2022 VICB Seminars
January 12: Lynmarie Thompson – University of Massachusetts (Zoom Only)
“NMR & Hydrogen Exchange of Chemoreceptor Complexes Suggest Signaling Occurs via Stabilization of a Disordered Domain”
Research Summary Points:
1) Native-like functional chemoreceptor complexes are used for biophysical studies of structure and mechanism
2) Solid-state NMR and HDX-MS identify disordered regions of component proteins
3) Kinase activation involves stabilization of both receptor and kinase domains
View the Zoom video of Dr. Thompson’s presentation.
January 19: Jim Shayman – University of Michigan (Zoom Only)
“The Design and Development of Substrate Reduction Inhibitors for Lysosomal Storage Disorders”
Areas of Interest
My lab develops small molecule inhibitors of glycosphingolipid synthases for use in lysosomal storage diseases. We have also discovered a novel lysosomal phospholipase A2 and are investigating its role in autoimmune disorders.
Clinical Interests
Diabetic renal disease and Fabry disease, and all aspects of general adult Nephrology, including chronic kidney disease (CKD).
January 26: BioVU Panel Discussion featuring Vanderbilt University Medical Center researchers Cheryl Gatto, Celeste Jones Paris, Robert Lavieri, Jillian Rhoads, and Michael Orr (Zoom)
“Bedside to Bench to Bedside: BioVU Resources in Discovery and Translational Research”
View the Zoom video of the BioVU Panel presentation.
February 2: John Albeck – University of California-Davis (Zoom Only)
“Signaling Rhythms that Coordinate Metabolism, Growth, and Inflammation in Single Cells”
Areas of Interest
1) Single-cell imaging of kinase networks regulating cell proliferation and metabolism
2) Understanding the mechanisms of information flow in signal transduction networks controlling cell growth, survival, and metabolism
View the Zoom video of Dr. Albeck’s presentation.
February 9: Lars Plate – Vanderbilt University (In-Person & Zoom)
“Revealing and Modulating Host Proteostasis to Target Virus Infections”
Research Overview:
The focus of the group is to define the dynamics and the coordination of protein
interaction networks in diverse cellular processes.
Our goal is to understand how protein interactions in the pertinent biological processes
have to be properly timed and coordinated.
View the Zoom video of Dr. Plate’s presentation.
February 16: Lars Dietrich – Columbia University (In-Person & Zoom)
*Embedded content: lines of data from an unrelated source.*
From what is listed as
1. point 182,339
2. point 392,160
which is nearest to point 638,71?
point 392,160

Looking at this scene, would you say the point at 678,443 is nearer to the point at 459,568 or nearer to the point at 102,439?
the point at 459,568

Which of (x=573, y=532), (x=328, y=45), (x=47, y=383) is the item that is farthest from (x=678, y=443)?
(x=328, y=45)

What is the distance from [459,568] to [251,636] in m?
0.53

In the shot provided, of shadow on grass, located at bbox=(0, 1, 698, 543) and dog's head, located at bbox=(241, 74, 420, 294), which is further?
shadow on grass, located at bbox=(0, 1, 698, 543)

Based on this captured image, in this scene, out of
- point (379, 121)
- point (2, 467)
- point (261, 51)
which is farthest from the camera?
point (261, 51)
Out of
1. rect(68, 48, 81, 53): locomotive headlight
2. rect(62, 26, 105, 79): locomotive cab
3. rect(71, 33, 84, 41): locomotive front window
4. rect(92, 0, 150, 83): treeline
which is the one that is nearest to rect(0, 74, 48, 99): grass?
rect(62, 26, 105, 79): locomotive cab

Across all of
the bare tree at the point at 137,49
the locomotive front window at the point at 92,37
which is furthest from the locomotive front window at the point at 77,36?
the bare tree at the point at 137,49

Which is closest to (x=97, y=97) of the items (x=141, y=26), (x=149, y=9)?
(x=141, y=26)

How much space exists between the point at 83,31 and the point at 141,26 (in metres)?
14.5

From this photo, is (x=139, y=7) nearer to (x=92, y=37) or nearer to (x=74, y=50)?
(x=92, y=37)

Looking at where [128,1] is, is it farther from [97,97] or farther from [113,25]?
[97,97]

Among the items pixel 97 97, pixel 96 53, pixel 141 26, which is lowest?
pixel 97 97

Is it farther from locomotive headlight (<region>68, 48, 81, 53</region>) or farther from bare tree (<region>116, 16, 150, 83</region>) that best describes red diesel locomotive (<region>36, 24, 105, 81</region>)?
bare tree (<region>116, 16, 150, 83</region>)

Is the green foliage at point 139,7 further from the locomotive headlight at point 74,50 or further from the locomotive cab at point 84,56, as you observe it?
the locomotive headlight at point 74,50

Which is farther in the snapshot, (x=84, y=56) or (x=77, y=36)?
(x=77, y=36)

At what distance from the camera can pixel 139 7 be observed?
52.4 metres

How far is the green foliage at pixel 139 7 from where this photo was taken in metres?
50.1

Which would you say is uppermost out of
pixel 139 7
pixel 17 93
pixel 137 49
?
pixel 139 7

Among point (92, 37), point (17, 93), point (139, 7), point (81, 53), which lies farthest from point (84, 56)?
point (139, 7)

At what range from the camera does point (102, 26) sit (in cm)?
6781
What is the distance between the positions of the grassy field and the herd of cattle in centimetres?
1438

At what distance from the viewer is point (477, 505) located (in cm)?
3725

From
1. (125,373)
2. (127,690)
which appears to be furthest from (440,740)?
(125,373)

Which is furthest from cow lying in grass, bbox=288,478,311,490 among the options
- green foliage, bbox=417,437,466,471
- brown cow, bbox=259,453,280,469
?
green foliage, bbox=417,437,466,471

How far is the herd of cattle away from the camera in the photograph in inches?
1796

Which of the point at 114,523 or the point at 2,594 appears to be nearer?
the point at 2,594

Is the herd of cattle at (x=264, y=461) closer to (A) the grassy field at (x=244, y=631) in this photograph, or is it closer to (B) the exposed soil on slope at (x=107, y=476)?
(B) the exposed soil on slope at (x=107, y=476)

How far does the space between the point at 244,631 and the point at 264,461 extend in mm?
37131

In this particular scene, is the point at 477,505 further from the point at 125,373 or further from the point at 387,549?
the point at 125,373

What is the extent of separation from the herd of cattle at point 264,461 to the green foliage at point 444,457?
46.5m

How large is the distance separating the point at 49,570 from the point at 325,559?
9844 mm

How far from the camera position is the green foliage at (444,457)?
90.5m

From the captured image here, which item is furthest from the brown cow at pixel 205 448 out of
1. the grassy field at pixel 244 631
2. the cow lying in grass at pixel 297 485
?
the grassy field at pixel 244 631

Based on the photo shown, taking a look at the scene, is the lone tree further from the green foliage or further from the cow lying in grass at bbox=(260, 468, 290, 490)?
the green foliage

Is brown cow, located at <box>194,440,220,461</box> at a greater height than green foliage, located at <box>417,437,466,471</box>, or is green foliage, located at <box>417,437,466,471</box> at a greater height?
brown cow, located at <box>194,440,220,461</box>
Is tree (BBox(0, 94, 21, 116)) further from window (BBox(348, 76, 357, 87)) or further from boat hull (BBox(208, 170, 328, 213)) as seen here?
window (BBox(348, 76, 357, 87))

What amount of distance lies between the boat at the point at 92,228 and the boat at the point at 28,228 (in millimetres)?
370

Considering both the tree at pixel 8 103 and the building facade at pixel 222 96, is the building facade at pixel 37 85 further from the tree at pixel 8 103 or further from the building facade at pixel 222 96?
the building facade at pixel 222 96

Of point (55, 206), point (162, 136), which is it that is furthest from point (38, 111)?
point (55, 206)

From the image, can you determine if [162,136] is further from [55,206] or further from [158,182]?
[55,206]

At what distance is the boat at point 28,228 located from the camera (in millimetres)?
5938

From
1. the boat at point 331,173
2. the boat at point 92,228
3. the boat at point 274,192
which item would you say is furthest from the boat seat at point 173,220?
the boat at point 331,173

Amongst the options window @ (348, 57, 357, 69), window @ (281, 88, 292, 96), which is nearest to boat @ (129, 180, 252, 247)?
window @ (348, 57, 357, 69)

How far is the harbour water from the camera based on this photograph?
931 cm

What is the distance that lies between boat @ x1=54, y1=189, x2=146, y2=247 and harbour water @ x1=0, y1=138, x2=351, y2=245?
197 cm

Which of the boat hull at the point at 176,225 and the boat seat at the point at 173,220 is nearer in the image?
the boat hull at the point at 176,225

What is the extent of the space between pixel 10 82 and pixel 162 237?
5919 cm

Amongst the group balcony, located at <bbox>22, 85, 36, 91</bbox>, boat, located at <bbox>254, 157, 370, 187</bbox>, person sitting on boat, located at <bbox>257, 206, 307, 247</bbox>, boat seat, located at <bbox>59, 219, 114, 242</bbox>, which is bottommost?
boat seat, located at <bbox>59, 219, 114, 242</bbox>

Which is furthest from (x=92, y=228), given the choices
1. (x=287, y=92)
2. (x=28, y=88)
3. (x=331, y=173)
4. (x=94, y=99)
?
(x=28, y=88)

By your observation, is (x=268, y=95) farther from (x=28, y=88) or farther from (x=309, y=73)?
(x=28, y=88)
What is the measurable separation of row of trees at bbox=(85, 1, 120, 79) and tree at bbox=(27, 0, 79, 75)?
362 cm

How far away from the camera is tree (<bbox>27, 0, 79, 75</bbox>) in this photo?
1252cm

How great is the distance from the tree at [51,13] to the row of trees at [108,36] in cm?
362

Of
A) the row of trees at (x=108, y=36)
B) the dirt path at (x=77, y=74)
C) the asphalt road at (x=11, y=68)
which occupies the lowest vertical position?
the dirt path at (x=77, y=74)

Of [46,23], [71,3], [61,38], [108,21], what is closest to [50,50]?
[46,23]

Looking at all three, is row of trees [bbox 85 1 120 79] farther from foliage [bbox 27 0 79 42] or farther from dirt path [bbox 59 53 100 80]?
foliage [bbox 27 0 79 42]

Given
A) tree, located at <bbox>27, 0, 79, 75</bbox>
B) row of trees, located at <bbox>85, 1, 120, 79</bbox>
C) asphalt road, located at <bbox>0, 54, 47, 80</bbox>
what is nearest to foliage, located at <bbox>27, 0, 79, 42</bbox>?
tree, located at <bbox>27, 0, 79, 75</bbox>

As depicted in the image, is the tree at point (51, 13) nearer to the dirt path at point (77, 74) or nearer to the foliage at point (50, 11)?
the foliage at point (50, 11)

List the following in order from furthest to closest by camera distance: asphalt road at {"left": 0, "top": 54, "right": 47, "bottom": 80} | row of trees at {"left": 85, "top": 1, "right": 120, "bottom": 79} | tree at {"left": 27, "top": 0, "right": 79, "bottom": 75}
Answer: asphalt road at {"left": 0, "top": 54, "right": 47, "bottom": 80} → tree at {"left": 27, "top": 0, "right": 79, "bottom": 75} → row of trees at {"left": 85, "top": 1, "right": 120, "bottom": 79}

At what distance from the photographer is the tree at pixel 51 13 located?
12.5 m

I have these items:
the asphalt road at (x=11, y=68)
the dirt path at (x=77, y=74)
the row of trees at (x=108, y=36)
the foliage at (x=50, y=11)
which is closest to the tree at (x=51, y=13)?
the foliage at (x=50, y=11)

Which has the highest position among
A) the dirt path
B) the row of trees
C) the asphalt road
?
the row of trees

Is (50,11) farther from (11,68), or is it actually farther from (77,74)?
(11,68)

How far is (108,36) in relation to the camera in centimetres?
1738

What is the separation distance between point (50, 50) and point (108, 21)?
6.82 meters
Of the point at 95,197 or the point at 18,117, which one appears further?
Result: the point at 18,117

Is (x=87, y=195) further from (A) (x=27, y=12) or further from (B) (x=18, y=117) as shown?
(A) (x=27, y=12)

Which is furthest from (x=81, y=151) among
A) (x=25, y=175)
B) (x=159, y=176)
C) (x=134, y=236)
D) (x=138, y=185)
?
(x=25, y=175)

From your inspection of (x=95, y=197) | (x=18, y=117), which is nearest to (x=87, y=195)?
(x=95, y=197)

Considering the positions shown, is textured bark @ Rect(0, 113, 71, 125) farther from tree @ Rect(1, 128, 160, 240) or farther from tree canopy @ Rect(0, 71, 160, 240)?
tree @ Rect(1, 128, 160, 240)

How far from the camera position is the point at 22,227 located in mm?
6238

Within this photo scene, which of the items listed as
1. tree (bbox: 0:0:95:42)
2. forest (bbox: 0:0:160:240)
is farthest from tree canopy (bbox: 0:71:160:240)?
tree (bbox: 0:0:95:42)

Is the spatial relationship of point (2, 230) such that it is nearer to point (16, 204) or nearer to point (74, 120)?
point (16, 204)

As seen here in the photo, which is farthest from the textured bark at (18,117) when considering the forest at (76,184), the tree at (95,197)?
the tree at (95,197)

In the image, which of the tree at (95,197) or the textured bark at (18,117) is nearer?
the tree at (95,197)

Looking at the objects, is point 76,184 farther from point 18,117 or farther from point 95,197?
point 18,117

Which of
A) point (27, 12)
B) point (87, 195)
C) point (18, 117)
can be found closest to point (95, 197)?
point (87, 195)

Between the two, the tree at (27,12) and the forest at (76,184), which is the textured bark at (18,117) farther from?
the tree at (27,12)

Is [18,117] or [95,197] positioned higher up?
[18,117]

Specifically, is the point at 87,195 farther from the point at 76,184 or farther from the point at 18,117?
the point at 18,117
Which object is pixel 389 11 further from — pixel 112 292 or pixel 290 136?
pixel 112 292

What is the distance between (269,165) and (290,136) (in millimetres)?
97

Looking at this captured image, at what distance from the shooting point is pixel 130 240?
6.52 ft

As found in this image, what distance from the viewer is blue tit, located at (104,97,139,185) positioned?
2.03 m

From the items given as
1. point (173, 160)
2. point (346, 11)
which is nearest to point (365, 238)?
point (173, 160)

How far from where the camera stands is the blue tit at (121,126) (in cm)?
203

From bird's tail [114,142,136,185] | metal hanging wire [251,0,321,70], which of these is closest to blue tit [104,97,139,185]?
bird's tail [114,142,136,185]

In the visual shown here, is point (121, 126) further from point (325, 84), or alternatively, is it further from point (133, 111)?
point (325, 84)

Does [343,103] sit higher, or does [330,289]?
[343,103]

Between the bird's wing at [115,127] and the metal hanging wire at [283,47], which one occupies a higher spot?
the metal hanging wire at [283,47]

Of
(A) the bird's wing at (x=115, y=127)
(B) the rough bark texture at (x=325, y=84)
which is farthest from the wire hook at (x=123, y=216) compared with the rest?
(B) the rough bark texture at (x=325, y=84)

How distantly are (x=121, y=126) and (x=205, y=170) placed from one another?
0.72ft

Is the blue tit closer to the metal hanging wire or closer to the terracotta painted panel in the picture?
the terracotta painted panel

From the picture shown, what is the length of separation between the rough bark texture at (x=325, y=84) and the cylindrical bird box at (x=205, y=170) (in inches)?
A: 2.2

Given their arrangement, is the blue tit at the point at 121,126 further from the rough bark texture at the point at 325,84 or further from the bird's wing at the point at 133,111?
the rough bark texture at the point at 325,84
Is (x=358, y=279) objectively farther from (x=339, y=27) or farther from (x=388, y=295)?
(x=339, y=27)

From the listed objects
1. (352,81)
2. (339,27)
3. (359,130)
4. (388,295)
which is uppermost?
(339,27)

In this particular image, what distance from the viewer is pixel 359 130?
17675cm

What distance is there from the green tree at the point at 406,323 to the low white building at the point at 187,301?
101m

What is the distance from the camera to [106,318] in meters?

“Metabolic Heterogeneity and Antibiotic Tolerance in Bacterial Biofilms”
Research Summary Points:
1) Multicellular structures, such as bacterial biofilms or tumors, contain gradients of resources, such as oxygen, and metabolites. These gradients determine the conditions of microniches and thereby promote physiological differentiation.
2) We study the metabolic strategies that allow bacteria to survive in multicellular structures,
with a focus on the pathogen Pseudomonas aeruginosa. These strategies include the use of oxygen-scavenging complexes and endogenous electron-shuttling compounds called phenazines. We have used microelectrodes to characterize gradients of oxygen and redox potential in P. aeruginosa biofilms. By coupling stimulated Raman scattering microscopy to a thin-sectioning technique we can profile metabolic activity along oxygen and redox gradients, and we have found that phenazines support metabolic activity in biofilm regions where oxygen is scarce.
3) Physiological differentiation in bioflms and tumors is thought to contribute to drug tolerance. Indeed, P. aeruginosa wild-type biofilms-which produce phenazines and show increased metabolic activity at depth-show increased antibiotic tolerance when compared to phenazine-null mutants.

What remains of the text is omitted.